# WMS:Espey Lag Time Equations

Espey’s equations for Snyder’s parameters were developed for a series of small watersheds in Texas, Oklahoma, and New Mexico. Rather than defining the lag time, Espey (1966) used the time to rise. The difference is that the lag time is the time from the centroid of rainfall to the peak of the hydrograph, whereas the time to rise is the time from the beginning of effective rainfall to the peak of the hydrograph. The lag time can be computed by subtracting one-half the computation time interval from the time rise. Equations to compute Tr and Cp are given below:

$T_r = 2.65 \, L_f^{0.12} S_f^{-0.52}$
Rural Areas
$T_r = 20.8 \, UL_f^{0.29} S_f^{-0.11} I_a^{-0.61}$
Urban Areas

where:

Tr = time from the beginning of effective rainfall to the peak of the unit hydrograph.
Lf = stream length in feet.
Sf = stream slope in feet per foot.
Ia = percent impervious cover.
U = urbanization factor equal to 0.6 for extensive urbanization, 0.8 for some storm sewers, and 1.0 for natural conditions.

Typical conditions for typical rural watersheds include:

• Lf from 3,250 feet to 25,300 feet.
• Sf from 0.008 ft/ft to 0.015 ft/ft.
• Tr from 30 to 150 minutes.
• Areas from 0.1 sq. miles to 7 sq. miles.

Typical conditions for typical urban watersheds include:

• Lf from 200 feet to 54,800 feet.
• Sf from 0.0064 ft/ft to 0.104 ft/ft.
• Ia from 25 to 40 percent.
• Tr from 30 to 720 minutes.
• Areas from 0.0125 sq. miles to 92 square miles.

Espey developed the following equations to compute Snyders peaking coefficient.

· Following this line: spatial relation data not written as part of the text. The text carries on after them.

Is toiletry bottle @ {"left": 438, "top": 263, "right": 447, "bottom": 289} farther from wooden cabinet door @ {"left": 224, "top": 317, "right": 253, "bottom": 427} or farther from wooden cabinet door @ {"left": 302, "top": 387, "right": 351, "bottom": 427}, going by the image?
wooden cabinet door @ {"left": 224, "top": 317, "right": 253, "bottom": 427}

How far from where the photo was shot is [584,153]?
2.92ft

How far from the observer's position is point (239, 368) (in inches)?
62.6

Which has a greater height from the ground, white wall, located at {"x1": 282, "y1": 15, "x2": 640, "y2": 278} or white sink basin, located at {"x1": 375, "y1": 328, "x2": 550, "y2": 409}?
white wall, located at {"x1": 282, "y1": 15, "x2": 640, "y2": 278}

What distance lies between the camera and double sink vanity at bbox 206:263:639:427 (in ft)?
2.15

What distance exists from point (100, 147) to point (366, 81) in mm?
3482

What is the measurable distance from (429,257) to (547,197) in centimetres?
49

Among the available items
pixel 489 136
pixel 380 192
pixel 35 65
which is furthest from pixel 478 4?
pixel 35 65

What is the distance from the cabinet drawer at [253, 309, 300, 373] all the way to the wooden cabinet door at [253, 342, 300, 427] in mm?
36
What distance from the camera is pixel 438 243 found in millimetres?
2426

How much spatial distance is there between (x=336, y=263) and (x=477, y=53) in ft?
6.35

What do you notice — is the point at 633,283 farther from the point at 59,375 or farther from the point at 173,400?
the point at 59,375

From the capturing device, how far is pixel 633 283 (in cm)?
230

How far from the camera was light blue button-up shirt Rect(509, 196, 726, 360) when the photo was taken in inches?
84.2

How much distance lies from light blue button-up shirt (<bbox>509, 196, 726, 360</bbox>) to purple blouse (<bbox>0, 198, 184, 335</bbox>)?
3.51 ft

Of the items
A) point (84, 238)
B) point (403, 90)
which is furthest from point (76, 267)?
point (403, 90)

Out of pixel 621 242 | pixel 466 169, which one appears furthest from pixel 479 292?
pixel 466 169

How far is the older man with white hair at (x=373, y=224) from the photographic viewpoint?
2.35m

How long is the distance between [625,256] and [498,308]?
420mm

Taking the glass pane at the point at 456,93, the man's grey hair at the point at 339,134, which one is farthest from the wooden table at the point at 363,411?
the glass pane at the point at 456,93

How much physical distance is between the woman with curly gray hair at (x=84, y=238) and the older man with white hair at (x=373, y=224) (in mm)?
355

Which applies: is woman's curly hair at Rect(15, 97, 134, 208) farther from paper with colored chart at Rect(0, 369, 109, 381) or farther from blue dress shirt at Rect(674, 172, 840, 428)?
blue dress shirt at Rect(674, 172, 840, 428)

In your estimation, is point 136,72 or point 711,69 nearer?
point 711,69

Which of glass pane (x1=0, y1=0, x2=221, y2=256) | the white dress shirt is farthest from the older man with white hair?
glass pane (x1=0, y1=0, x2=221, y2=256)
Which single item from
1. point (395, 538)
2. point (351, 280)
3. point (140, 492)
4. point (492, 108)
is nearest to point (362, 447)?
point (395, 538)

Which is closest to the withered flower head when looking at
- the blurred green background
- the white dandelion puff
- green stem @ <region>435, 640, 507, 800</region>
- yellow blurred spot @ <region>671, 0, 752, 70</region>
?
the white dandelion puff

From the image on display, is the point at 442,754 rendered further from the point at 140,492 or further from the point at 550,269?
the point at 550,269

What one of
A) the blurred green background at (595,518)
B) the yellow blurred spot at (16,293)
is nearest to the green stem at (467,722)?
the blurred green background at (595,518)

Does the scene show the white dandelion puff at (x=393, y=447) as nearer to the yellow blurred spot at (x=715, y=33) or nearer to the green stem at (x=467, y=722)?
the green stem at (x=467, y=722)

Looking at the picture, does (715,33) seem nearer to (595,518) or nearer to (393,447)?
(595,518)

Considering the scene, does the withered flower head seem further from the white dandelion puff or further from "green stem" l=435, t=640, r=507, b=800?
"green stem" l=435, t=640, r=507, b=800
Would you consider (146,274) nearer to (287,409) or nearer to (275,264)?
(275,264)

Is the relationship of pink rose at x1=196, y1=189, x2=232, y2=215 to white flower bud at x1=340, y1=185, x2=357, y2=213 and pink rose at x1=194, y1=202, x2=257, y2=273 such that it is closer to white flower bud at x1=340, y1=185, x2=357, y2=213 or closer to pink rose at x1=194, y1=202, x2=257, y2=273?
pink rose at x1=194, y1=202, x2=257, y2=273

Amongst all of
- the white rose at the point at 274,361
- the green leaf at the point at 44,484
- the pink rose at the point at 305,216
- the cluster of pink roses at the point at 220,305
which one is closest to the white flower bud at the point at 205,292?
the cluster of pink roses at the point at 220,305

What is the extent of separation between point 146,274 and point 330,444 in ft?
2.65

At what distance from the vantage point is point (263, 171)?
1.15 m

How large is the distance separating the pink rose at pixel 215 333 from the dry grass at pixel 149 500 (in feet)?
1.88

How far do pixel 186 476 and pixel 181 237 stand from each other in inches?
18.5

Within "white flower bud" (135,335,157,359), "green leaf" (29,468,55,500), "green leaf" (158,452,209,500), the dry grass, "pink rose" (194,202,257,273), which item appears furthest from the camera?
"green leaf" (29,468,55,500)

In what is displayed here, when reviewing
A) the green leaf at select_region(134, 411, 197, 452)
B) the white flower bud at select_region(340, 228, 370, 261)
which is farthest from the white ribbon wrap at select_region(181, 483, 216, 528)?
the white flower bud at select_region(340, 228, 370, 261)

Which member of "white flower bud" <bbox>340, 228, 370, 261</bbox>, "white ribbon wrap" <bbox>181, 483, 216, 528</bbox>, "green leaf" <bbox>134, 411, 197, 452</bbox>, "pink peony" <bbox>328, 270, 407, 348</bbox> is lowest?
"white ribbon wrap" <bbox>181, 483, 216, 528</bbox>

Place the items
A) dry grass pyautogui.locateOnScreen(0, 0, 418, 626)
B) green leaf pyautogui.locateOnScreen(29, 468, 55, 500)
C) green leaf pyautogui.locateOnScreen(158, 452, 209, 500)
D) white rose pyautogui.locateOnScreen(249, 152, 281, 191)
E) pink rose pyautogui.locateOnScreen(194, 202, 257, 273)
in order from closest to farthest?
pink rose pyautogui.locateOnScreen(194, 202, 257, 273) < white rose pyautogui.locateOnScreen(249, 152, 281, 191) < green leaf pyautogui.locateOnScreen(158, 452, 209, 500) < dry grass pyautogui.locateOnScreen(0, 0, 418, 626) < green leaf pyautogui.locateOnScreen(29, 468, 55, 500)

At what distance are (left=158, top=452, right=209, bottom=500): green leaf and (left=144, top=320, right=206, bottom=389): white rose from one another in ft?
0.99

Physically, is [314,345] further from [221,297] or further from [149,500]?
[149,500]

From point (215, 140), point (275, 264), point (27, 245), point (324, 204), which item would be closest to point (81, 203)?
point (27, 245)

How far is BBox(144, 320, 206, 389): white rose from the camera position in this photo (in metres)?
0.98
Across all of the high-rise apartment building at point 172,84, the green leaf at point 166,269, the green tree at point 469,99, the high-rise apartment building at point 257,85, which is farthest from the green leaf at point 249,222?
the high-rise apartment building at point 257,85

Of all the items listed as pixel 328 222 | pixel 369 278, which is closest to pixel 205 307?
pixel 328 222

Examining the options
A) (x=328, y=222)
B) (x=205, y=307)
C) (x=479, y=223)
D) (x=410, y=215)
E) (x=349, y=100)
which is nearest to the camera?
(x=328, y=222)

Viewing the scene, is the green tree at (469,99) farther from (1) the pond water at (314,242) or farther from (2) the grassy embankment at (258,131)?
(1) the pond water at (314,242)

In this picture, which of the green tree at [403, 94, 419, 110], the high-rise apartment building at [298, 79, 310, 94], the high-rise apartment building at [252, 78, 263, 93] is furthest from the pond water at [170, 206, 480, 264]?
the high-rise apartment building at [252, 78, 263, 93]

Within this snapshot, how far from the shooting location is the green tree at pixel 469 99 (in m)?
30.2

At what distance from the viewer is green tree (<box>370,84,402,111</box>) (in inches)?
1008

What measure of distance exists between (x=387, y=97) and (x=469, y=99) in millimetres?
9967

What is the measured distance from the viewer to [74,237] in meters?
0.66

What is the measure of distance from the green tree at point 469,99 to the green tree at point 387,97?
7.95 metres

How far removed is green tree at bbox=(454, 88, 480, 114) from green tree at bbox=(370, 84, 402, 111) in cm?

$q_p = 1700 A^{-0.12}T_r^{-0.30}$
Rural Areas
$q_p = 19300 A^{-0.09}T_r^{-0.94}$
Urban Areas

Once qp is computed, the peaking coefficient can be determined using the following relationships:

$T_{LAG} = T_r^{} - \Delta t / 2$
$C_p = \frac {q_p \ast T_{LAG}}{640}$

where Δt is the computational time interval as define in the HEC-1 Job Control dialog (by default it is 15 minutes).